Generated Documentation:
HTML Index (index.html):
<!DOCTYPE html>
<html>
<head>
<title>E-Commerce Database Documentation</title>
</head>
<body>
<h1>E-Commerce Database Schema</h1>
<nav>
<a href="#tables">Tables</a> |
<a href="#erd">ERD Diagram</a> |
<a href="#relationships">Relationships</a>
</nav>
<section id="overview">
<h2>Database Overview</h2>
<ul>
<li>Database: ecommerce</li>
<li>Engine: PostgreSQL 14</li>
<li>Tables: 12</li>
<li>Views: 3</li>
<li>Stored Procedures: 5</li>
</ul>
</section>
</body>
</html>
Data Dictionary (data_dictionary.md):
# E-Commerce Database - Data Dictionary
## Table: users
**Description**: Stores customer account information
| Column | Type | Nullable | Default | Description |
|--------|------|----------|---------|-------------|
| id | INTEGER | NO | AUTO_INCREMENT | Primary key |
| email | VARCHAR(255) | NO | - | User email (unique) |
| password_hash | VARCHAR(255) | NO | - | Bcrypt hashed password |
| first_name | VARCHAR(100) | YES | NULL | User first name |
| last_name | VARCHAR(100) | YES | NULL | User last name |
| created_at | TIMESTAMP | NO | CURRENT_TIMESTAMP | Account creation date |
| updated_at | TIMESTAMP | NO | CURRENT_TIMESTAMP | Last update timestamp |
**Indexes**:
- PRIMARY KEY (id)
- UNIQUE INDEX idx_users_email (email)
- INDEX idx_users_created (created_at)
**Foreign Keys**:
- None (root table)
**Referenced By**:
- orders.user_id → users.id
- reviews.user_id → users.id
- cart.user_id → users.id
---
## Table: orders
**Description**: Customer purchase orders
| Column | Type | Nullable | Default | Description |
|--------|------|----------|---------|-------------|
| id | INTEGER | NO | AUTO_INCREMENT | Primary key |
| user_id | INTEGER | NO | - | Reference to users table |
| status | ENUM | NO | 'pending' | Order status |
| total | DECIMAL(10,2) | NO | - | Total order amount |
| shipping_address | TEXT | NO | - | Full shipping address |
| created_at | TIMESTAMP | NO | CURRENT_TIMESTAMP | Order placement date |
**Indexes**:
- PRIMARY KEY (id)
- INDEX idx_orders_user (user_id)
- INDEX idx_orders_status (status)
- INDEX idx_orders_created (created_at)
**Foreign Keys**:
- user_id → users(id) ON DELETE RESTRICT
**Referenced By**:
- order_items.order_id → orders.id
- payments.order_id → orders.id
ERD Diagram (erd.mermaid):
erDiagram
USERS ||--o{ ORDERS : places
USERS ||--o{ REVIEWS : writes
USERS ||--|| CART : has
ORDERS ||--|{ ORDER_ITEMS : contains
ORDERS ||--|| PAYMENTS : has
PRODUCTS ||--o{ ORDER_ITEMS : "ordered in"
PRODUCTS ||--o{ REVIEWS : "reviewed in"
PRODUCTS }o--|| CATEGORIES : "belongs to"

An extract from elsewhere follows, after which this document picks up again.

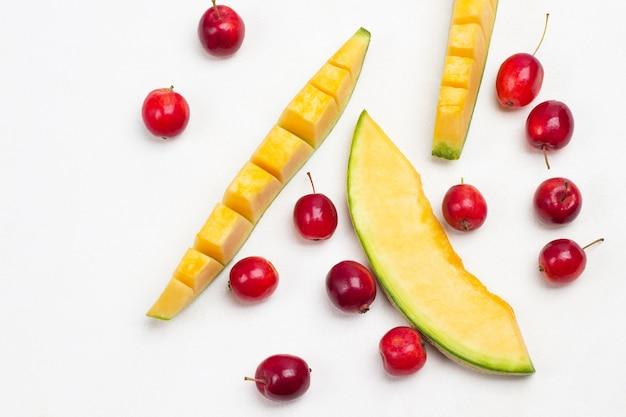 Geschnittene melone und kleine rote äpfel auf dem tisch. weißer hintergrund. flach liegen. speicherplatz kopieren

CART ||--|{ CART_ITEMS : contains
CART_ITEMS }o--|| PRODUCTS : references
USERS {
int id PK
string email UK
string password_hash
string first_name
string last_name
timestamp created_at
}
ORDERS {
int id PK
int user_id FK
enum status
decimal total
text shipping_address
timestamp created_at
}
PRODUCTS {
int id PK
int category_id FK
string name
text description
decimal price
int stock
}
ORDER_ITEMS {
int id PK
int order_id FK
int product_id FK
int quantity
decimal price_at_purchase
}
Example 2: Focused ERD for Specific Tables
User request: "Create an ERD diagram for just the orders-related tables."
Generated ERD:
erDiagram
USERS ||--o{ ORDERS : "places"
ORDERS ||--|{ ORDER_ITEMS : "contains"
ORDERS ||--|| PAYMENTS : "paid via"
ORDERS ||--|| SHIPMENTS : "ships as"
PRODUCTS ||--o{ ORDER_ITEMS : "appears in"
USERS {
int id PK
string email
}
ORDERS {
int id PK
int user_id FK
enum status
decimal total
}
ORDER_ITEMS {
int id PK
int order_id FK
int product_id FK
int quantity
decimal price
}
PAYMENTS {
int id PK
int order_id FK
enum method
decimal amount
enum status
}
SHIPMENTS {
int id PK
int order_id FK
string tracking_number
enum status
}
PRODUCTS {
int id PK
string name
decimal price
}
Documentation Best Practices
- Keep Updated: Regenerate docs after schema changes
- Version Control: Store documentation in git alongside code
- Include Examples: Add sample queries and use cases
- Describe Business Logic: Explain constraints and triggers
- Document Assumptions: Note design decisions and trade-offs
Combined Skill: This skill now handles both schema design (creating new databases) and documentation generation (documenting existing databases).